Stated goal |
Resume the oil-market commentary below, picking up right after its last sentence.

Extract |
○ ○ ○ ○ ○ ○ ○

Some economic figures roughly in line with expectations, mixed with renewed threats around central bank independence.
In the meantime, equities are only mildly affected by all of this, although not completely naïve either. VVIX is back well above 100, and VIX sits around the 16 handle, where it has spent most of the past two quarters, waiting for the next salvo of worrisome headlines to venture above 20.
Very smart who can predict when that will actually happen. One thing is certain: it will. Hopefully you took advantage of the relatively low VIX readings over the past three weeks to put on some longer-dated hedges.
We are right at the start of earnings season and, for a change, JPM disappointed quite a bit. It will be interesting to see how tech results are received later this month, coinciding with the first FOMC of the year. If you are looking for catalysts, you may have a few right here.
In the meantime, we will try to capitalize on the tensions in the commodities market. After a trade in NUGT last week, we will consider USO today.
Let us have a look.
The context
With the swift intervention in Venezuela and the effective looting of the largest oil reserves on the planet, the oil market has been anxiously watching the next move from Donald Trump, especially as the rhetoric around Iran has been heating up by the day.
USO traded around $68 on January 2nd. We were almost 10% higher a few days ago, when the prospect of a US military intervention was growing more plausible by the hour. Since then, the tone has softened and, with it, the price of oil. But for how long? Once again, very smart who can predict that accurately.
From a realized volatility perspective, as one would expect, things have picked up meaningfully since the end of 2025.

○ ○ ○ ○ ○ ○ ○

Provided material |
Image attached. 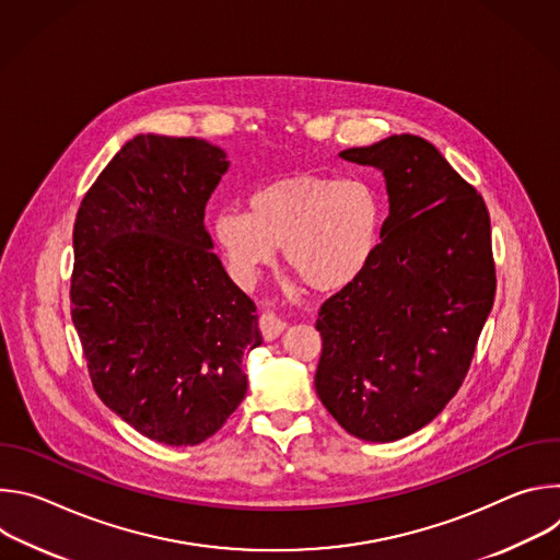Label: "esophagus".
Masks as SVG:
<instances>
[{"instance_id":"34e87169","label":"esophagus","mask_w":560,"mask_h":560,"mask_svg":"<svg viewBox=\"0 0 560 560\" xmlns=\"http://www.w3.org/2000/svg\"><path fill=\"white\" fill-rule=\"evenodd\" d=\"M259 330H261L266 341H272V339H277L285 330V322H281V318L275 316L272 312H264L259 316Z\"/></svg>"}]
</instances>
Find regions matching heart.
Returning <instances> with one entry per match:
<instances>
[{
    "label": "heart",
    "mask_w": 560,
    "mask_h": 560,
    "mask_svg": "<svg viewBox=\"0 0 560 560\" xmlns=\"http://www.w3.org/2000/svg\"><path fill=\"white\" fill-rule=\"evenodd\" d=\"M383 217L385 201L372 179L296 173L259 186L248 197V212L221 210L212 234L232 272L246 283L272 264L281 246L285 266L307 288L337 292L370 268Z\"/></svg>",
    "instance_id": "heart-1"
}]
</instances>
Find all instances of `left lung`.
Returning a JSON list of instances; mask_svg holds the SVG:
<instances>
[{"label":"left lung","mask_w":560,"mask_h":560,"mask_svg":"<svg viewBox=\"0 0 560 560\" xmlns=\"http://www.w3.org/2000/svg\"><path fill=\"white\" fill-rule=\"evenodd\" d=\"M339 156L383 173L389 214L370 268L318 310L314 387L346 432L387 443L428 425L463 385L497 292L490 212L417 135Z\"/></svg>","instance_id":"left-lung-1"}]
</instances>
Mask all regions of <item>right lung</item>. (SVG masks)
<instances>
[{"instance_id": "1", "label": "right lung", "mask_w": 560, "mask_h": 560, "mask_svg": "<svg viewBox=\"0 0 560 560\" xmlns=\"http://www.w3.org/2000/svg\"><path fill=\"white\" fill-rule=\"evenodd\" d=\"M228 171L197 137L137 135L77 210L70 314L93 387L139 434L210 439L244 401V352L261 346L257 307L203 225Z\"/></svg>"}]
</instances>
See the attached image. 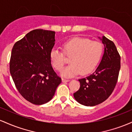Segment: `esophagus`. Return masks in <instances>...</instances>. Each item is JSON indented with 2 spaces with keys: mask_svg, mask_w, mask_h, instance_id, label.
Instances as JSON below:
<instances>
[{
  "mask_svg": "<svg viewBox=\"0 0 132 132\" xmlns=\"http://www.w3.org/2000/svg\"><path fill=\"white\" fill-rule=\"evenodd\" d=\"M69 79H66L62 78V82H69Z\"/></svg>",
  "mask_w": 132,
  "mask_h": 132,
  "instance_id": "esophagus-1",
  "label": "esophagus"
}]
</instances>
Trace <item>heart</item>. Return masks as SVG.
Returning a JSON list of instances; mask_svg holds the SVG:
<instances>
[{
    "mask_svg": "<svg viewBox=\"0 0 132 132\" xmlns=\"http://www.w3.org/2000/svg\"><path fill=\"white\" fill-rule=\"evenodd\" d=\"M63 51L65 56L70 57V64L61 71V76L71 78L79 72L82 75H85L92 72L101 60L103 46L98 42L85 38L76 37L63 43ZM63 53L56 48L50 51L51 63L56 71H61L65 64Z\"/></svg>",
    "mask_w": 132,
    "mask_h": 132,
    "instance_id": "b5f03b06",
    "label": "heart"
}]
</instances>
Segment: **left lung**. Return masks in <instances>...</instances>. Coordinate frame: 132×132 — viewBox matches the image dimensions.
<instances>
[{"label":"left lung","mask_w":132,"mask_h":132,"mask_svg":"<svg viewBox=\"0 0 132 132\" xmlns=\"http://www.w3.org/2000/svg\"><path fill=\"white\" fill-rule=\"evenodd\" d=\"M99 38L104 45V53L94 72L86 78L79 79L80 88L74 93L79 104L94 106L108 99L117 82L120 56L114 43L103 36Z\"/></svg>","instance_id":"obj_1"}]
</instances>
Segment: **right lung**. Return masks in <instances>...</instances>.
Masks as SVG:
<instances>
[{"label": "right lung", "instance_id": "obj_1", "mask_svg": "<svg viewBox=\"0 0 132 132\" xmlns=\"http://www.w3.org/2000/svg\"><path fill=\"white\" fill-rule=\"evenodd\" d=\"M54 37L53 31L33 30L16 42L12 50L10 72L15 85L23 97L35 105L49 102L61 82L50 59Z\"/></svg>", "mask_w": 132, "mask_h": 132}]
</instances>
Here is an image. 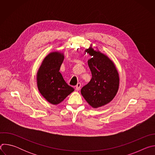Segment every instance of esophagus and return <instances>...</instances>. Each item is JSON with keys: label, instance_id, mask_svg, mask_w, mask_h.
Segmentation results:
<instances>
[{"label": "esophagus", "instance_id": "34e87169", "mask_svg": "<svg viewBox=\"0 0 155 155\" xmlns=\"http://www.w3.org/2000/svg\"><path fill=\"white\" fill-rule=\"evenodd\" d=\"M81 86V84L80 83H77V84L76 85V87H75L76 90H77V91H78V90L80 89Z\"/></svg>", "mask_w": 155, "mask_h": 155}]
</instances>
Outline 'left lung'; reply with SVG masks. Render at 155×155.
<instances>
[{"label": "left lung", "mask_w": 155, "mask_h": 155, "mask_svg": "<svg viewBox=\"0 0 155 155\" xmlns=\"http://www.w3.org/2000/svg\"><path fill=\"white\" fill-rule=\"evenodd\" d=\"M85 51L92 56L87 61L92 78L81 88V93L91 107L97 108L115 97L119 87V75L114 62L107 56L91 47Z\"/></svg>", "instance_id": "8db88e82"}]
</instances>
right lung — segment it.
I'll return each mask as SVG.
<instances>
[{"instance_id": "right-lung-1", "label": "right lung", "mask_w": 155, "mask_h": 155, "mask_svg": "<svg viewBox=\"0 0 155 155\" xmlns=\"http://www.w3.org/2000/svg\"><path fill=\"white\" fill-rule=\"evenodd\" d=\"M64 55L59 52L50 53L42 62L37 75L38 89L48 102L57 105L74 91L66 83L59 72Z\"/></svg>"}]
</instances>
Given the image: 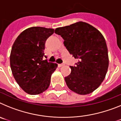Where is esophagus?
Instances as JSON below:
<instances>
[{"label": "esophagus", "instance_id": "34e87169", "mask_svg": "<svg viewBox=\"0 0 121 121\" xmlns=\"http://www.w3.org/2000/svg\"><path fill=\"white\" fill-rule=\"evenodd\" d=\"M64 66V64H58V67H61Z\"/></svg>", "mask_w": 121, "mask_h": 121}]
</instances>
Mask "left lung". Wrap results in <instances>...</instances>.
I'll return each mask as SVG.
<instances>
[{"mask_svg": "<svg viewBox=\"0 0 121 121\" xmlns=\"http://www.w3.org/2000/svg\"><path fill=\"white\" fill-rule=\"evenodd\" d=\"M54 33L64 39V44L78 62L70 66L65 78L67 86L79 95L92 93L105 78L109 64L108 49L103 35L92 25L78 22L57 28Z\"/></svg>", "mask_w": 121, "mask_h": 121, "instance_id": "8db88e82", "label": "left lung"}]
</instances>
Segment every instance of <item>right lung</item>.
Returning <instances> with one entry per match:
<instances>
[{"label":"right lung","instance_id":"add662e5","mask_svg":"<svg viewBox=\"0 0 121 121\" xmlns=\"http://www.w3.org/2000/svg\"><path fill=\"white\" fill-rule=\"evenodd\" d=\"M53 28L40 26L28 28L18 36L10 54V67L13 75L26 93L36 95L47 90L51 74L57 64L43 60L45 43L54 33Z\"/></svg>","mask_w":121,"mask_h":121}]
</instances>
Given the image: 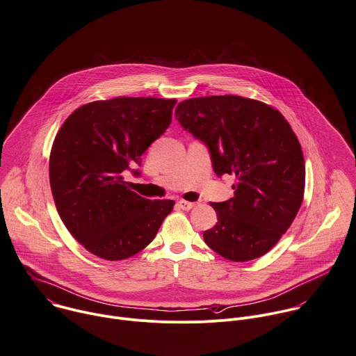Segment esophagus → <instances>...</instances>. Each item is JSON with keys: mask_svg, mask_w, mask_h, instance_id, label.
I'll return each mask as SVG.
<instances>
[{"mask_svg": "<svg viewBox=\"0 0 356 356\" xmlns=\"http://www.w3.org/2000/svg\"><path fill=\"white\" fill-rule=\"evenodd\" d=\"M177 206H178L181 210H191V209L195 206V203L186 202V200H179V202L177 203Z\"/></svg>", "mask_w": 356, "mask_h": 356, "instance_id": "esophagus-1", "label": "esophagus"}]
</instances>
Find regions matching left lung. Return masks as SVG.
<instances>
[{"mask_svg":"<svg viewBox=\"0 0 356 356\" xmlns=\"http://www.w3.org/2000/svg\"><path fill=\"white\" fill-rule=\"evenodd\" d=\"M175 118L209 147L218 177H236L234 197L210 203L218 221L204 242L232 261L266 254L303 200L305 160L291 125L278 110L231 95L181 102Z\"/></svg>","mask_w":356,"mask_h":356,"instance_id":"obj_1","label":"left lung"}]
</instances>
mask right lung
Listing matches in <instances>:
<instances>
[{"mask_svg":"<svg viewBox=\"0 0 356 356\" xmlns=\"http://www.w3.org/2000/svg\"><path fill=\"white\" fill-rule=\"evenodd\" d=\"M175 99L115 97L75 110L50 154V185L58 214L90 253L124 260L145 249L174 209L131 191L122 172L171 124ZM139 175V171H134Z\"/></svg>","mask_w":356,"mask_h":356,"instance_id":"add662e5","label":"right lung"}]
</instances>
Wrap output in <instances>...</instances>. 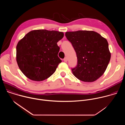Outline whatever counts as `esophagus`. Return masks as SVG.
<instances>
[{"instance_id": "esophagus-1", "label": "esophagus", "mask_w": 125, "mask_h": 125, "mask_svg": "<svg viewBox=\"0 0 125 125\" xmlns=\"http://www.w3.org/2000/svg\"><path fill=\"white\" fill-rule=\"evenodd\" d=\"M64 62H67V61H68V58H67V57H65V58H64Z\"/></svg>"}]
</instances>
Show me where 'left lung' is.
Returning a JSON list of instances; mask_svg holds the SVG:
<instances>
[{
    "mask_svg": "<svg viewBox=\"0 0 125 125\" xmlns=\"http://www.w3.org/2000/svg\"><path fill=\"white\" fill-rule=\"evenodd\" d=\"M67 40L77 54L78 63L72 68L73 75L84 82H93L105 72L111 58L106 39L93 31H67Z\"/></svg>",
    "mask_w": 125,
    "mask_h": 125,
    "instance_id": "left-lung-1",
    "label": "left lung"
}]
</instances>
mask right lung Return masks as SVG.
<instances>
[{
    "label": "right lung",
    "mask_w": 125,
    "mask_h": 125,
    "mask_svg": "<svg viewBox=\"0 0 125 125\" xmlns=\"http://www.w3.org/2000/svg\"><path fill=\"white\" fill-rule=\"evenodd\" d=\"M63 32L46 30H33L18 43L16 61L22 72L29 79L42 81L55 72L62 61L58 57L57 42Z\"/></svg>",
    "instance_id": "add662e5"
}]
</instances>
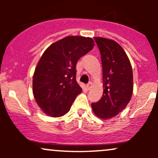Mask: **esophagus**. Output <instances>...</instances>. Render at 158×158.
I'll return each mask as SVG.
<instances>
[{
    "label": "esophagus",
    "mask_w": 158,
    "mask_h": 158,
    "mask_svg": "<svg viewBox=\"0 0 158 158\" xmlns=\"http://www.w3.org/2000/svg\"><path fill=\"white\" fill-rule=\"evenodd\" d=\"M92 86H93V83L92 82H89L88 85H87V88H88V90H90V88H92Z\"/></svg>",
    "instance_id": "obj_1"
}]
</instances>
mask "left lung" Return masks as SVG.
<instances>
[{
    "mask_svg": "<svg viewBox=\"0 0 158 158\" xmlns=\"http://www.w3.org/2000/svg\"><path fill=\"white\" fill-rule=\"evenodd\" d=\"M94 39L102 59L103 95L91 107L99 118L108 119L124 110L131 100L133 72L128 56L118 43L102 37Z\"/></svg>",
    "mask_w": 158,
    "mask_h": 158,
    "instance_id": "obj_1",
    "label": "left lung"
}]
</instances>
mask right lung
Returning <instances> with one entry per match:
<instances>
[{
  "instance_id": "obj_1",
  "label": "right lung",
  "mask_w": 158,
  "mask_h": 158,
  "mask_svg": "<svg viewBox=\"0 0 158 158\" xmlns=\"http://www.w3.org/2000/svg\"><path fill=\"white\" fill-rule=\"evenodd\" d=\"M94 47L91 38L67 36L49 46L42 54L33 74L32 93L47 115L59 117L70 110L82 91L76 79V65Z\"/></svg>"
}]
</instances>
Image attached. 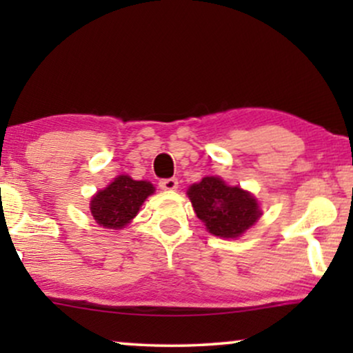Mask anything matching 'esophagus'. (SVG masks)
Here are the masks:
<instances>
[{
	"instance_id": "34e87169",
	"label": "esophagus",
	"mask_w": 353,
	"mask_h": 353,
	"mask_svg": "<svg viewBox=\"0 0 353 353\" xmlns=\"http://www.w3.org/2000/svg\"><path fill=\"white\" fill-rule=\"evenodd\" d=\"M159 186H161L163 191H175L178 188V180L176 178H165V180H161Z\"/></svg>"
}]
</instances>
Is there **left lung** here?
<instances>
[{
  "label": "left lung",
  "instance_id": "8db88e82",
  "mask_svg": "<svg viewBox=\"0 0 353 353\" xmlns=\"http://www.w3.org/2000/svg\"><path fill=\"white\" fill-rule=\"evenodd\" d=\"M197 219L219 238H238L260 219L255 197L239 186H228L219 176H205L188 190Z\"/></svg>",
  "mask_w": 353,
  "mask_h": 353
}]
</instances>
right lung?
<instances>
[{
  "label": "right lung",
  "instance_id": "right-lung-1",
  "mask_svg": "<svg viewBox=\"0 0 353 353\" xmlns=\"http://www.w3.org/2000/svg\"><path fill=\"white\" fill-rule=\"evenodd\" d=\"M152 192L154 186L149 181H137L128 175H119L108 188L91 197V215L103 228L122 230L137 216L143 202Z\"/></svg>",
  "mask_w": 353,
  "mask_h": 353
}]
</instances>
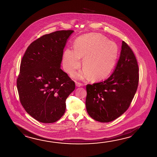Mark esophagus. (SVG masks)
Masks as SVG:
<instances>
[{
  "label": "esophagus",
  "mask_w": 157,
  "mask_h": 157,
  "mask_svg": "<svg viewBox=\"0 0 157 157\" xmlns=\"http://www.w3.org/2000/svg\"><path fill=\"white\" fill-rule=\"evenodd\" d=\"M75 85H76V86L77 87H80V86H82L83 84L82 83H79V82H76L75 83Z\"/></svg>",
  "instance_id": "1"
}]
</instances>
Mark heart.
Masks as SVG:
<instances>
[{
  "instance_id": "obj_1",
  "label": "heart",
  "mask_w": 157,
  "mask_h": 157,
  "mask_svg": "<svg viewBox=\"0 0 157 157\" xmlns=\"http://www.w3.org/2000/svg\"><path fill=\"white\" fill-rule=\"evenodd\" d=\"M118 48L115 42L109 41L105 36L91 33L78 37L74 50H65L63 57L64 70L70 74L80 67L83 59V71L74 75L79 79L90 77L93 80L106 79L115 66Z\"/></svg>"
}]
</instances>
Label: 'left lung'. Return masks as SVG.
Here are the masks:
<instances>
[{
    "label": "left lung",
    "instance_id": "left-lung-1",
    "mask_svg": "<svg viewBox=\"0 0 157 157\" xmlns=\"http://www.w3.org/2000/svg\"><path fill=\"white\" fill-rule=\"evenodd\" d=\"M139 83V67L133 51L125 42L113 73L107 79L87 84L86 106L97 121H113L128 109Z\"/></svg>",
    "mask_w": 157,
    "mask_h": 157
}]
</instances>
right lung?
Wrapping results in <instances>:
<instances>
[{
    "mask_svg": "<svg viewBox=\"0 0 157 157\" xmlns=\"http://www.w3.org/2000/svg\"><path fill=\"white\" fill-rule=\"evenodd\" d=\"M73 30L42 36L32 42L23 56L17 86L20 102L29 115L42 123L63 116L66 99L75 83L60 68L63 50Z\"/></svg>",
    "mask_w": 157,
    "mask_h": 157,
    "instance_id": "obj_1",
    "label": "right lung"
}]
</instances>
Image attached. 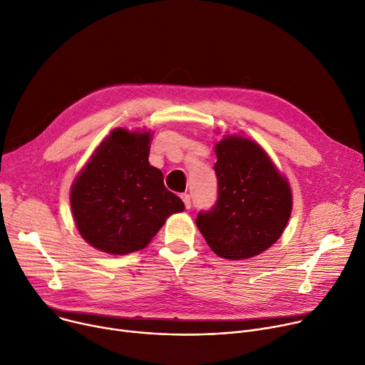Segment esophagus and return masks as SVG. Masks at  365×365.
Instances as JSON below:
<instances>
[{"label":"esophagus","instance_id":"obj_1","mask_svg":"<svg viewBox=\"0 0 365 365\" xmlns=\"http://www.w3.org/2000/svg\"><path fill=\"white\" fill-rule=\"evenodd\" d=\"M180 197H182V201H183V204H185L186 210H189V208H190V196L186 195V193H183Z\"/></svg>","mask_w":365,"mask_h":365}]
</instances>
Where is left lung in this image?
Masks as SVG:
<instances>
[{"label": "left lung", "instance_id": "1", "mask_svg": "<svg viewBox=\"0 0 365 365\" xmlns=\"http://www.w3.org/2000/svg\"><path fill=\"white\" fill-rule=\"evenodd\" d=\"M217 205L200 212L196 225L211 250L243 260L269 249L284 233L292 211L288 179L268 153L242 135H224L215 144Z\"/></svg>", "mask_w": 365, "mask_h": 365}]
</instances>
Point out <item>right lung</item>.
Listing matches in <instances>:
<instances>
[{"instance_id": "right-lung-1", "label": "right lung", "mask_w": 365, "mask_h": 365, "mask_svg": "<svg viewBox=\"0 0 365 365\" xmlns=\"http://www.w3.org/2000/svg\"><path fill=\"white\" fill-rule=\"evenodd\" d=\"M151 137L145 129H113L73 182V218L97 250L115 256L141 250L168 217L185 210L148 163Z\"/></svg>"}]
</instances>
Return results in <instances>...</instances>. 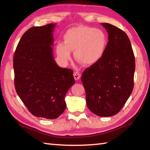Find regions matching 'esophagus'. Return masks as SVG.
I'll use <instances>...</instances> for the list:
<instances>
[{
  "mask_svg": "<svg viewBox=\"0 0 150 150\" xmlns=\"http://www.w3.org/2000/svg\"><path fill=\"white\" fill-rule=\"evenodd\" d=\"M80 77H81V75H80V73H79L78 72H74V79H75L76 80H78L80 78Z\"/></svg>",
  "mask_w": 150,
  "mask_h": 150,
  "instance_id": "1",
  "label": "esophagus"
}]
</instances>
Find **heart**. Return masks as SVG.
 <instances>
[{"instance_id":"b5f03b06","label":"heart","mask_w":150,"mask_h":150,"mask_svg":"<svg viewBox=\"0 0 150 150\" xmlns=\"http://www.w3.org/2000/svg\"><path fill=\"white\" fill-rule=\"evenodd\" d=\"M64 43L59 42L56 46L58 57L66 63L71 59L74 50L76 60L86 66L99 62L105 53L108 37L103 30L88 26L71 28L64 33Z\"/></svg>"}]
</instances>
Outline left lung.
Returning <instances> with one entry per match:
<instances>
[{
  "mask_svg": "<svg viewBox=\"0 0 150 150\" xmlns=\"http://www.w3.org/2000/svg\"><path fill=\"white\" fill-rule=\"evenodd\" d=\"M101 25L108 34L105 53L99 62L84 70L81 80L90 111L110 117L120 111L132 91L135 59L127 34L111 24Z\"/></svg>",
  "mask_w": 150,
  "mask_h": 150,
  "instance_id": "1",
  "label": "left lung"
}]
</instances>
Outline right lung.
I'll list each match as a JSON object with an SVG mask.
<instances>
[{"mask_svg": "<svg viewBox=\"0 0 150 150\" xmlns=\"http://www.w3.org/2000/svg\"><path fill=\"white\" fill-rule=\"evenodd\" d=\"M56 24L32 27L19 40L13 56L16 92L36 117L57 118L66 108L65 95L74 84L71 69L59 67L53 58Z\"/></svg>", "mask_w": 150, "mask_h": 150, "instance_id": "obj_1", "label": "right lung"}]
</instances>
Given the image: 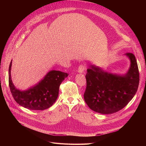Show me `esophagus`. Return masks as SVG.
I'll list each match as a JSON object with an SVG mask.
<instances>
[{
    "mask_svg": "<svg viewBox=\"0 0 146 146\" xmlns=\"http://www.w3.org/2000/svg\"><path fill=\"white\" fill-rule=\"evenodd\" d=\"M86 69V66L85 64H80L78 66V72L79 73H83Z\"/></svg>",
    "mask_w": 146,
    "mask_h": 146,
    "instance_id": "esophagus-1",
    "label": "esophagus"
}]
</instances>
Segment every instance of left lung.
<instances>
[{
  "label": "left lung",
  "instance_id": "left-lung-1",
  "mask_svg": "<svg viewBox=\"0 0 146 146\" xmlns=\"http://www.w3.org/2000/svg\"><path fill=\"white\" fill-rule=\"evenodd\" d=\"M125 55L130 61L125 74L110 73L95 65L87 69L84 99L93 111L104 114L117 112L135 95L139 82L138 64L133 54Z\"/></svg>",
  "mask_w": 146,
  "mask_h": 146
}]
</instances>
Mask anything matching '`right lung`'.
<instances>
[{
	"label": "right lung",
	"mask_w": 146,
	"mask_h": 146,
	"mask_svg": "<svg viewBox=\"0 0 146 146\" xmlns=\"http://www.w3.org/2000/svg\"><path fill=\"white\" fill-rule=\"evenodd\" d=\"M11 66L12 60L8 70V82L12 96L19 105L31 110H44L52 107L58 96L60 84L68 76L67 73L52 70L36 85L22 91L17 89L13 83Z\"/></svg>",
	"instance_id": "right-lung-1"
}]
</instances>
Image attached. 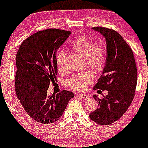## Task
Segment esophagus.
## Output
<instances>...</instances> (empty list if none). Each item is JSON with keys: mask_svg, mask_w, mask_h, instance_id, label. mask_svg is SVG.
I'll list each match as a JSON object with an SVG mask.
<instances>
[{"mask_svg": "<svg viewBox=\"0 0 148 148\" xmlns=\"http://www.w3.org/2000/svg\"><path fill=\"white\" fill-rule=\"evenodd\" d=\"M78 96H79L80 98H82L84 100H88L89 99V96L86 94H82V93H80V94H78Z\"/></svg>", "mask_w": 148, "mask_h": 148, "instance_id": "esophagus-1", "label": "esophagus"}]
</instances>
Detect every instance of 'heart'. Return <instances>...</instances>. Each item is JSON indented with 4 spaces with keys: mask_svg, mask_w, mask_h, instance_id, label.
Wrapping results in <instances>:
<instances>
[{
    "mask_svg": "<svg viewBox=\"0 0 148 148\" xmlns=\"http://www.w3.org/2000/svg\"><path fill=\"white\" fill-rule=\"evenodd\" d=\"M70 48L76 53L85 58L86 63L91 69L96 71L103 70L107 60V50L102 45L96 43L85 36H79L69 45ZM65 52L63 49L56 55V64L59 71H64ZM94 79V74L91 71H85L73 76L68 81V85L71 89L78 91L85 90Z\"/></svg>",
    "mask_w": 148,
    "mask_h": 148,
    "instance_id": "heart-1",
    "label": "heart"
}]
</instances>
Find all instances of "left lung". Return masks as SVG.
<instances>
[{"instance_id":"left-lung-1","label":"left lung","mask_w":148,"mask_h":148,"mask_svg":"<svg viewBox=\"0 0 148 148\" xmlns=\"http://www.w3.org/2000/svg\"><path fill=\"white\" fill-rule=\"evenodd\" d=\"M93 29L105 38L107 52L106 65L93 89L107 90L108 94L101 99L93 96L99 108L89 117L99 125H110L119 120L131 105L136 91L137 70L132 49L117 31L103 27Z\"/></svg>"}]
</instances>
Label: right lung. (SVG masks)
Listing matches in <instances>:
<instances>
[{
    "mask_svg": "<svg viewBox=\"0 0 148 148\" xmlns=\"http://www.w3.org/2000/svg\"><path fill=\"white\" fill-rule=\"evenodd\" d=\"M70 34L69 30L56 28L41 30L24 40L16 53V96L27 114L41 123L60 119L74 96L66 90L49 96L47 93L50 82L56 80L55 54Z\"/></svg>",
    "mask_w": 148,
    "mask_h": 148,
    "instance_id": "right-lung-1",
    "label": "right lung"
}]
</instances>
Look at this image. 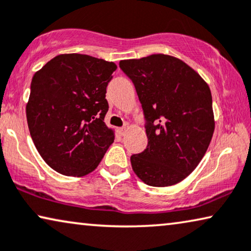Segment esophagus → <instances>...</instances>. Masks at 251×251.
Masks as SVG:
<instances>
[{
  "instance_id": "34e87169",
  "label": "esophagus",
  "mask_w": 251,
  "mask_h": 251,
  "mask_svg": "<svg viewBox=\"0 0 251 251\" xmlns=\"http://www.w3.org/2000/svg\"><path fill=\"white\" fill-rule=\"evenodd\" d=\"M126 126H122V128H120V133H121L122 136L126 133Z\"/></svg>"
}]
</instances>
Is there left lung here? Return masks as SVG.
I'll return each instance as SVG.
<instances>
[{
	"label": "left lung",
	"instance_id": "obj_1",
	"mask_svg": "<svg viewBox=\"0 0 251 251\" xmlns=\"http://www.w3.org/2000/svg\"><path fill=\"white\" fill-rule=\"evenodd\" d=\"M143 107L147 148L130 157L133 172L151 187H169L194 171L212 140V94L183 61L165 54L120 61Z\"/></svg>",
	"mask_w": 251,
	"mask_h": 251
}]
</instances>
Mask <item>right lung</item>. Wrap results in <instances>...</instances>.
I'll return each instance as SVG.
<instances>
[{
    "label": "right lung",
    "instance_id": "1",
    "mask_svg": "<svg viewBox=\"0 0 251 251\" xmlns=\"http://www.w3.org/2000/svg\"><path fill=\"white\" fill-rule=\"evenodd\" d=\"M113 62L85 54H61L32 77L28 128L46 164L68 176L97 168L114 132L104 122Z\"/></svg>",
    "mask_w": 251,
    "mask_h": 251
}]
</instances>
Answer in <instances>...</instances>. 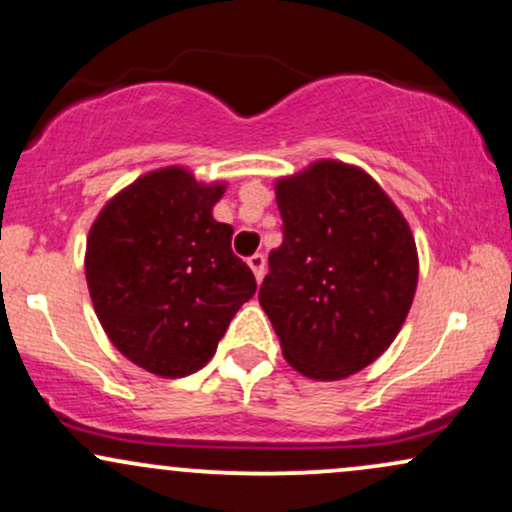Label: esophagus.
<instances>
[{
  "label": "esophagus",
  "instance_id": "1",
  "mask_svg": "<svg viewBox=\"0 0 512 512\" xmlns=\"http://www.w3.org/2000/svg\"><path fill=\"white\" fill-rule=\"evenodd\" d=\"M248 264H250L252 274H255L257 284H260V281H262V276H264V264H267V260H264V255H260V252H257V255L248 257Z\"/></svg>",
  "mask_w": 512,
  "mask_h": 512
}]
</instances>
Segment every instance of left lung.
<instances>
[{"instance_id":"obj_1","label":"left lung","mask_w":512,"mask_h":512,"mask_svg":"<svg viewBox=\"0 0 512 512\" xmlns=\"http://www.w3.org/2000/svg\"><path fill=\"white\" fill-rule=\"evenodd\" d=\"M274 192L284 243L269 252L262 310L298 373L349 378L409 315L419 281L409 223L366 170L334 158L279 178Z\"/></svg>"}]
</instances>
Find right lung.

○ ○ ○ ○ ○ ○ ○

Expected answer |
Yet in the grand scheme of things, this remains very reasonable. At 24.3%, we are still far from the highs of H2 2025, when realized volatility flirted with 30%, or from the most volatile months of the past two years, October 2024 and April 2025, when we moved well above 40%.
This does not mean it cannot get there very fast. Although we are no commodities experts, it is hard to see how a military intervention in Iran would not drive oil prices higher, at least in the very short term, and with it realized volatility. These exogenous effects are difficult to capture in a data-driven forecast, yet they cannot be ignored.
As it stands, we do see realized volatility continuing to grind higher, potentially into the high 20s. But as mentioned above, you only need a match for it to be propelled much higher than that.
While this is obviously concerning, it is also precisely why we believe there may be a trade here. It is extremely likely that the options market is overstating the price of variance, given how difficult the current geopolitical environment is to assess.
Let us go have a look.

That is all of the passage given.